New survey results deal yet another blow to the hypothesis that vaping leads to smoking, showing that conventional cigarettes are less popular than ever among teenagers despite the recent surge in adolescent experimentation with e-cigarettes. In the Monitoring the Future Study, the percentages of eighth-, 10th-, and 12th-graders who reported smoking cigarettes during the previous month fell again this year, continuing a downward trend that began in the late 1990s.

This survey began asking about e-cigarette use in 2014, and the share of teenagers who report vaping in the previous month has been falling since then. Among eighth-graders, past-month use fell from 8.7 percent in 2014 to 8 percent last year and 6.2 percent this year. Among 10th-graders, the rate was 16.2 percent in 2014, 14.2 percent this year, and 11 percent this year. Among 12th-graders, it fell from 17.1 percent in 2014 to 16.3 percent last year and 12.5 percent this year.

According to the National Youth Tobacco Survey, past-month vaping among high school students rose dramatically between 2011 and 2015—"an astounding 900 percent," as Surgeon General Vivek Murthy recently put it. The latter survey also shows a continuing decline in adolescent smoking, which last year hit a record low. Somehow that trend has not put a damper on warnings from alarmists like Murthy that e-cigarettes might be a gateway to the real thing.

Even Richard Miech, a Monitoring the Future researcher who recently pointed out that most adolescent vapers do not vape nicotine, seems unable to shake this unsupported fear. "Vaping may lead to friendship networks that encourage vapers to smoke," he says in a press release. "Also, vapers may come to believe the dangers of smoking are exaggerated if they do not experience any immediate health consequences from vaping." Maybe, but so far there is very little evidence that anything like that is happening.

"Whether adolescent vaping has peaked or only paused is something we will be able to determine in the coming years," Miech says. "In the past, we have seen new drugs follow a pattern in which use increases at a fast pace during a honeymoon period and then reverses course and declines as knowledge of the substance's drawbacks became known." If vaping by teenagers is waning, maybe the panic about it, which for too long has overshadowed the tremendous harm-reducing potential of e-cigarettes for people who otherwise would be smoking, will finally abate.

"At this point," writes Boston University public health professor Michael Siegel, "it is clear that whatever the risks of youth vaping may be, one of them is not the risk of progressing to smoking.

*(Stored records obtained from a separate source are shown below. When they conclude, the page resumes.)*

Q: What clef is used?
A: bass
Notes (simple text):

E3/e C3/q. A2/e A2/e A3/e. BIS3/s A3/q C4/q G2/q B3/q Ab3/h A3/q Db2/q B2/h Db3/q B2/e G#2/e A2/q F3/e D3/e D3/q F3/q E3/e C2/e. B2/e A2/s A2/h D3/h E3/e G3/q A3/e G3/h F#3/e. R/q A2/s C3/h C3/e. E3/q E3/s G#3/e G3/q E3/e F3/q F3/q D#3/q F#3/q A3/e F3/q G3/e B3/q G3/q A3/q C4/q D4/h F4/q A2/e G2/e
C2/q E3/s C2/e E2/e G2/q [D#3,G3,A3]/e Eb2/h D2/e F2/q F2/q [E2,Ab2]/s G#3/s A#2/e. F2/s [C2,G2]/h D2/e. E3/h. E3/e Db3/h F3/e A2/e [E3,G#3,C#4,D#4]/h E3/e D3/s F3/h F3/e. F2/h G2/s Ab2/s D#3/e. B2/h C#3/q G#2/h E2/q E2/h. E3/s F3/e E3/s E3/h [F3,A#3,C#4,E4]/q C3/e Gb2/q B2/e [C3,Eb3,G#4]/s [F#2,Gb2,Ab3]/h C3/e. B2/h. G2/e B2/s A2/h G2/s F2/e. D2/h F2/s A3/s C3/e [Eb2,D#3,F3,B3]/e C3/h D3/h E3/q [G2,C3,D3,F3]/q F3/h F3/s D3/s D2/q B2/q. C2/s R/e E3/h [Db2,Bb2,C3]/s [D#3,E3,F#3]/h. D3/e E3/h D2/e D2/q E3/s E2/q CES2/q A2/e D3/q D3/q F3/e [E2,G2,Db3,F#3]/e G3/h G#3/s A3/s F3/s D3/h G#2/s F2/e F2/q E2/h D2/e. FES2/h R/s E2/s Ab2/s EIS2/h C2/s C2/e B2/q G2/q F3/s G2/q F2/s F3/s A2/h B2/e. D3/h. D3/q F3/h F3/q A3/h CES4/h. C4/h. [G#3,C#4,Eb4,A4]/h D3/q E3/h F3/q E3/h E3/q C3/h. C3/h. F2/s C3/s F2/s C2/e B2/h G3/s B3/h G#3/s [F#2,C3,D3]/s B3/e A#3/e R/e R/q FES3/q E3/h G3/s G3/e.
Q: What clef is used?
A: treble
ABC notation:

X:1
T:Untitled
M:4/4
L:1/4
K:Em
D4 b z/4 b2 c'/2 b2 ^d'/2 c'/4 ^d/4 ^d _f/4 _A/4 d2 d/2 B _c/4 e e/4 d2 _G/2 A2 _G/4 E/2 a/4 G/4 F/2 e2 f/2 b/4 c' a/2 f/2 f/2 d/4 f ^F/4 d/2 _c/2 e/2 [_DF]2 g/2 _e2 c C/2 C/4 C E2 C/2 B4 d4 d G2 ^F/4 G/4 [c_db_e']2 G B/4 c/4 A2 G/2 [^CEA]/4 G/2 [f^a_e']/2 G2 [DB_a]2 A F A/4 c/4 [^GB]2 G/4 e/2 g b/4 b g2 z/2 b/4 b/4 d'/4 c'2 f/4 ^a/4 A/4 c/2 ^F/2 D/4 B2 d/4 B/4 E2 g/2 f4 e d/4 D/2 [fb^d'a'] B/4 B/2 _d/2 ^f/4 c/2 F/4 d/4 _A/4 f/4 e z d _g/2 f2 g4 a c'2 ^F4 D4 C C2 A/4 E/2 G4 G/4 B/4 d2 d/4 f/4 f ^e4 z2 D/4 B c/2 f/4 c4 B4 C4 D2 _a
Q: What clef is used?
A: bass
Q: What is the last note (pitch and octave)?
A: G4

If this hypothesis were true, we would simply not be seeing the historic declines in youth smoking that are occurring. Quite clearly, smoking continues to be de-normalized, not re-normalized as anti-tobacco groups and many health agencies have claimed. It appears that a culture of vaping is largely replacing a culture of smoking. If anything, it appears that the advent of e-cigarettes has accelerated the de-normalization of smoking by largely replacing it….Vaping appears not to be making smoking more cool, as claimed by the Surgeon General, the CDC, and anti-tobacco groups, but to be making smoking less cool. It also appears that there has been a plateau and now a decline in the rising fad of youth vaping, which should help ease the concerns of anti-tobacco groups that an entire generation of kids is going to be addicted to nicotine."

Note: This post, which originally said Monitoring the Future first asked about e-cigarette use in 2015, has been corrected and updated with survey numbers from 2014, which were omitted from this year's MTF report.